Direction 1:
Answer the following questions about the post on the Tsearch bug.
(a) On what date and at what time was the post sent?
(b) Which dictionary is given for the token "lang"?
(c) Which two symbols is url_path said to be willing to soak up?
Direction 2: Write out the stretch of the post on the Tsearch bug from "From: Tom Lane" through "the tsvector type.", replacing "tsvector" with "tsquery".
Direction 3:
Decide whether each statement agrees with the post on the Tsearch bug. Answer yes or no, and quote the deciding words.
(a) The post belongs to the pgsql-bugs list.
(b) The writer is sure that the url_path behavior is wrong in general.
(c) The faulty parsing occurred with the default tsearch configuration for 'english'.

Re: Bug with Tsearch and tsvector

From: Tom Lane <tgl(at)sss(dot)pgh(dot)pa(dot)us>
To: Oleg Bartunov <oleg(at)sai(dot)msu(dot)su>, Teodor Sigaev <teodor(at)sigaev(dot)ru>
Cc: "Donald Fraser" <postgres(at)kiwi-fraser(dot)net>, "[BUGS]" <pgsql-bugs(at)postgresql(dot)org>
Subject: Re: Bug with Tsearch and tsvector
Date: 2010-04-26 19:23:53
Message-ID: 11841.1272309833@sss.pgh.pa.us
Views: Raw Message | Whole Thread | Download mbox | Resend email
Thread:
Lists: pgsql-bugs

I wrote:
> "Donald Fraser" <postgres(at)kiwi-fraser(dot)net> writes:
>> Using the default tsearch configuration, for 'english', text is being wrongly parsed into the tsvector type.

> ts_debug shows that it's being parsed like this:

> alias | description | token | dictionaries | dictionary | lexemes
> -----------------+---------------------------------+----------------------------------------+----------------+--------------+------------------------------------------
> tag | XML tag | <span lang="EN-GB"> | {} | |
> protocol | Protocol head | http:// | {} | |
> url | URL | www.harewoodsolutions.co.uk/press.aspx | {simple} | simple | {www.harewoodsolutions.co.uk/press.aspx}
> host | Host | www.harewoodsolutions.co.uk | {simple} | simple | {www.harewoodsolutions.co.uk}
> url_path | URL path | /press.aspx</span><span | {simple} | simple | {/press.aspx</span><span}
> blank | Space symbols | | {} | |
> asciiword | Word, all ASCII | lang | {english_stem} | english_stem | {lang}
> ... etc ...

> ie the critical point seems to be that url_path is willing to soak up a
> string containing "<" and ">", so the span tags don't get recognized as
> separate lexemes. While that's "obviously" the wrong thing in this
> particular example, I'm not sure if it's the wrong thing in general.
> Can anyone comment on the frequency of usage of those two symbols in
> URLs?

Stored data entries:
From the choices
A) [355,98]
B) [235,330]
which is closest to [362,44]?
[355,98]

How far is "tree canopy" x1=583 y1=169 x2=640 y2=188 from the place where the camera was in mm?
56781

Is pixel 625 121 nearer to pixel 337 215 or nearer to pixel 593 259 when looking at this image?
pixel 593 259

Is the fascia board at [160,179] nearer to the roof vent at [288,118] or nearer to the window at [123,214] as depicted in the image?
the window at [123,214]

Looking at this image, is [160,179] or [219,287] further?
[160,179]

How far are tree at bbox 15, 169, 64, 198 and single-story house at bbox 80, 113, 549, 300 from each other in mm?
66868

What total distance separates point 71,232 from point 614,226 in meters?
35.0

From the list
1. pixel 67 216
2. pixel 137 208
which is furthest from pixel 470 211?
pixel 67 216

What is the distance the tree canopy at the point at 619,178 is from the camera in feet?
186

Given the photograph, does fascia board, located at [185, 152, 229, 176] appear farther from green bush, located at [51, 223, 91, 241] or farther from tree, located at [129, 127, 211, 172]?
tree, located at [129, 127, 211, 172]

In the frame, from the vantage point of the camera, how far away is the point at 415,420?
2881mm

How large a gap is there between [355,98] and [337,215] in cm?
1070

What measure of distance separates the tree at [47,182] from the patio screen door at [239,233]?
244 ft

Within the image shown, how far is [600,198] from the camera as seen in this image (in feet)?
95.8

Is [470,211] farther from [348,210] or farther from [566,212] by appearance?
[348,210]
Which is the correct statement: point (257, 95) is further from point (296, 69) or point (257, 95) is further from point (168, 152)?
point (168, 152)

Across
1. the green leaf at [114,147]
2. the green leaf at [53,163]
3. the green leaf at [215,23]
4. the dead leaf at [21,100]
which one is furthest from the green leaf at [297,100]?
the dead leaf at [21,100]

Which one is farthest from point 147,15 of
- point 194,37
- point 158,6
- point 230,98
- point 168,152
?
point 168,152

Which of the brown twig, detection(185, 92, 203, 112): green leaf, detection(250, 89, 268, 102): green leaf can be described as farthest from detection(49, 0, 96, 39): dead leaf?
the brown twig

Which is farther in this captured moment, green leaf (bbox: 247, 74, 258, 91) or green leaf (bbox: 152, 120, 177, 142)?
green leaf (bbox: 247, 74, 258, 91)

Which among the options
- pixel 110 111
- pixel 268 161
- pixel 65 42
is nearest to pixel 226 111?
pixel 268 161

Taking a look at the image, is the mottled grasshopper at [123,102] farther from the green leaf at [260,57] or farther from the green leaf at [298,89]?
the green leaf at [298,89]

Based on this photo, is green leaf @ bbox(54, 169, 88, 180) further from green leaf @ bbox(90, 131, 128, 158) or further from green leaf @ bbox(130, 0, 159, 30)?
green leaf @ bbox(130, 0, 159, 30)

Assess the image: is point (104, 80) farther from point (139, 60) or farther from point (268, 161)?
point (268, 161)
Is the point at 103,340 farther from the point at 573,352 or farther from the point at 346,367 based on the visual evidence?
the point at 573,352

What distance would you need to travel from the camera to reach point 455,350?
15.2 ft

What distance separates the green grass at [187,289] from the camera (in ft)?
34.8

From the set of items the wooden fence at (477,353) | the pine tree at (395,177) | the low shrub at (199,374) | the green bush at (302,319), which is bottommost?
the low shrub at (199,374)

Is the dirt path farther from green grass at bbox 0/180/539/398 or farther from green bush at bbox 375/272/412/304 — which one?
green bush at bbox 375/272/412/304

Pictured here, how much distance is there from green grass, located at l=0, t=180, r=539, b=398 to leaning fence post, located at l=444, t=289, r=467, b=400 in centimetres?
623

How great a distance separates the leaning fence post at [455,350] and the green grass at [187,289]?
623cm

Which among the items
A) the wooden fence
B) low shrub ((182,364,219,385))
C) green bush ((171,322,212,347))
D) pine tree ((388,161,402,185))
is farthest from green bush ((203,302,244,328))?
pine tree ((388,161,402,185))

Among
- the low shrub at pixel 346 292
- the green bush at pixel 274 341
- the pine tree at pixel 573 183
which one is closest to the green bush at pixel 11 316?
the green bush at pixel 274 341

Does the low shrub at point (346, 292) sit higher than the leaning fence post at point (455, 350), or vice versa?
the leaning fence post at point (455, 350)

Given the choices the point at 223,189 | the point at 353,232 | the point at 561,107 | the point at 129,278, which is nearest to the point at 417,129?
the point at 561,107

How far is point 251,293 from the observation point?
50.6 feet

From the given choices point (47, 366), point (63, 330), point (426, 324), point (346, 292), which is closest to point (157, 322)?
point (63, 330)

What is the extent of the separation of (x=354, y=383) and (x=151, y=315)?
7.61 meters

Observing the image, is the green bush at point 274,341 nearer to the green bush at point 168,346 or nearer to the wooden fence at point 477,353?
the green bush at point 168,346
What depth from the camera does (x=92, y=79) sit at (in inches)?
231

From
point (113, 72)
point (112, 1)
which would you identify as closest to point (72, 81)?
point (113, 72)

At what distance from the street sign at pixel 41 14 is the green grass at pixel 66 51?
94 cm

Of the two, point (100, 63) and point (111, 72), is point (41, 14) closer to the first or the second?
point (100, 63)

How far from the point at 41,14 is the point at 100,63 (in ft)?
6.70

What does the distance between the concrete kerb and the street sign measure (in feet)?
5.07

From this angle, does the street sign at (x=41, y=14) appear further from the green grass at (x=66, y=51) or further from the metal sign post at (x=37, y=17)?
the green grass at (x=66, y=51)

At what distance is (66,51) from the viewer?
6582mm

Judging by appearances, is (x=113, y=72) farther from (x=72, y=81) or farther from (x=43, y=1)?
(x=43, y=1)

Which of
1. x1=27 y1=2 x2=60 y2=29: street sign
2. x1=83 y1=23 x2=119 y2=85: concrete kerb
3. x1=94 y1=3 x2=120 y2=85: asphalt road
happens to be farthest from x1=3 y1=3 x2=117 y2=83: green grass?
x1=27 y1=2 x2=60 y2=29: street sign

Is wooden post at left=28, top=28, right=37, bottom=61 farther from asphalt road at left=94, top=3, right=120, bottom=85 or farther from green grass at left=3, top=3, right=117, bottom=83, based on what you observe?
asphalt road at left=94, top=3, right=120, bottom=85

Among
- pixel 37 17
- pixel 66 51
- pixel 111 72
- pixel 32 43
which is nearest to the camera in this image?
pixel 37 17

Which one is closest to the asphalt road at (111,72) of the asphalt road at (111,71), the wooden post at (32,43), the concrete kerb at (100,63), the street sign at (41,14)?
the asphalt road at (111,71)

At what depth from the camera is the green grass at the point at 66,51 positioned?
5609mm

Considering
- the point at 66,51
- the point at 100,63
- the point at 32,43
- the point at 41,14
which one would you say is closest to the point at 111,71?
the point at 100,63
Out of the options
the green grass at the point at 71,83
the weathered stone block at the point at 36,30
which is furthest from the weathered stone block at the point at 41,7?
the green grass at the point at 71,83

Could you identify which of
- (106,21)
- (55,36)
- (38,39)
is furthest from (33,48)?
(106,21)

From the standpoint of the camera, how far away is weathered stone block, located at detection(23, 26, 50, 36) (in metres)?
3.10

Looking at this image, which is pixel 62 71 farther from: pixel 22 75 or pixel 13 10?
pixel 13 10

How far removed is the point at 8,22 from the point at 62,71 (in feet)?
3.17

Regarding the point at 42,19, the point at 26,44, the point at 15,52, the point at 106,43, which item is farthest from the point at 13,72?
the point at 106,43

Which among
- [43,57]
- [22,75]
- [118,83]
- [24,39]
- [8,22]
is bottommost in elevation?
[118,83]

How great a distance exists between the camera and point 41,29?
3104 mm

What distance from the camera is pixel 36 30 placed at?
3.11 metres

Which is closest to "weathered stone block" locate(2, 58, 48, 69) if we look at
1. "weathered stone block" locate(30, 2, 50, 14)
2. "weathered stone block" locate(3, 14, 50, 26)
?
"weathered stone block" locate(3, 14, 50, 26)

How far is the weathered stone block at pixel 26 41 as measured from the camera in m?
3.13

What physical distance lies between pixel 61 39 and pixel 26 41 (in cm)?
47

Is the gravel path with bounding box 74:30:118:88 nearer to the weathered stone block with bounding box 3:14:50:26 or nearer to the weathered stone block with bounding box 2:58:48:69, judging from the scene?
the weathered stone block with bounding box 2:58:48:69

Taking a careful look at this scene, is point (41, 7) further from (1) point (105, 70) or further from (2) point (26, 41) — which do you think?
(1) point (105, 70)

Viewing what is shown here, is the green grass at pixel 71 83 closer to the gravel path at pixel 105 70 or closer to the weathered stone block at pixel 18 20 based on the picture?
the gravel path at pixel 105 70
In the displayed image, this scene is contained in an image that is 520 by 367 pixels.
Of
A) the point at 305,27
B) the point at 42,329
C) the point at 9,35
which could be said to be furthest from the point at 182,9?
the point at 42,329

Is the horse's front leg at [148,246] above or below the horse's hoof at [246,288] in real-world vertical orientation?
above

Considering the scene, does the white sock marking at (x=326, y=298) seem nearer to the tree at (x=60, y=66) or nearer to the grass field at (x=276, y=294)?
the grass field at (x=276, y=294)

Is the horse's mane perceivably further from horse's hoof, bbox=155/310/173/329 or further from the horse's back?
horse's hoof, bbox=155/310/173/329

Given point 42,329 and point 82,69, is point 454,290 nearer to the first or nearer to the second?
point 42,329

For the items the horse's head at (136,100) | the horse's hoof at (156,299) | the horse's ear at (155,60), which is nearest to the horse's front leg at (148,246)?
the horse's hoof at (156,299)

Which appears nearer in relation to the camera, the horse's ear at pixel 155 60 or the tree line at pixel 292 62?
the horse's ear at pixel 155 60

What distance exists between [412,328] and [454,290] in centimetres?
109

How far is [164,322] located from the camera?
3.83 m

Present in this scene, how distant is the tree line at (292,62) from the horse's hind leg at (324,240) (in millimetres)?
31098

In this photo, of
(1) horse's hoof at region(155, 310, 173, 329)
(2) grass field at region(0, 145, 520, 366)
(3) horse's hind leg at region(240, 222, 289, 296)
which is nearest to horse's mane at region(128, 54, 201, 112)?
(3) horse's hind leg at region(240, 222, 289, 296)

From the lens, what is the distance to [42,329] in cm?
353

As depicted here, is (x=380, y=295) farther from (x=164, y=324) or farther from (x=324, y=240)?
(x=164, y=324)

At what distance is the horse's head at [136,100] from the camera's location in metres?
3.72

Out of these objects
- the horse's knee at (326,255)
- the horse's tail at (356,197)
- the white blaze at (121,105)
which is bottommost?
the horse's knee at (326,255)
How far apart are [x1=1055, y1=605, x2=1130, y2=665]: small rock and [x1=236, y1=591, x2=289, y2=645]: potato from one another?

Full output 1:
(a) 2010-04-26 19:23:53
(b) english_stem
(c) "<" and ">"

Full output 2:
From: Tom Lane <tgl(at)sss(dot)pgh(dot)pa(dot)us>
To: Oleg Bartunov <oleg(at)sai(dot)msu(dot)su>, Teodor Sigaev <teodor(at)sigaev(dot)ru>
Cc: "Donald Fraser" <postgres(at)kiwi-fraser(dot)net>, "[BUGS]" <pgsql-bugs(at)postgresql(dot)org>
Subject: Re: Bug with Tsearch and tsquery
Date: 2010-04-26 19:23:53
Message-ID: 11841.1272309833@sss.pgh.pa.us
Views: Raw Message | Whole Thread | Download mbox | Resend email
Thread:
Lists: pgsql-bugs

I wrote:
> "Donald Fraser" <postgres(at)kiwi-fraser(dot)net> writes:
>> Using the default tsearch configuration, for 'english', text is being wrongly parsed into the tsquery type.

Full output 3:
(a) Yes: "Lists: pgsql-bugs"
(b) No: "I'm not sure if it's the wrong thing in general."
(c) Yes: "Using the default tsearch configuration, for 'english', text is being wrongly parsed into the tsvector type."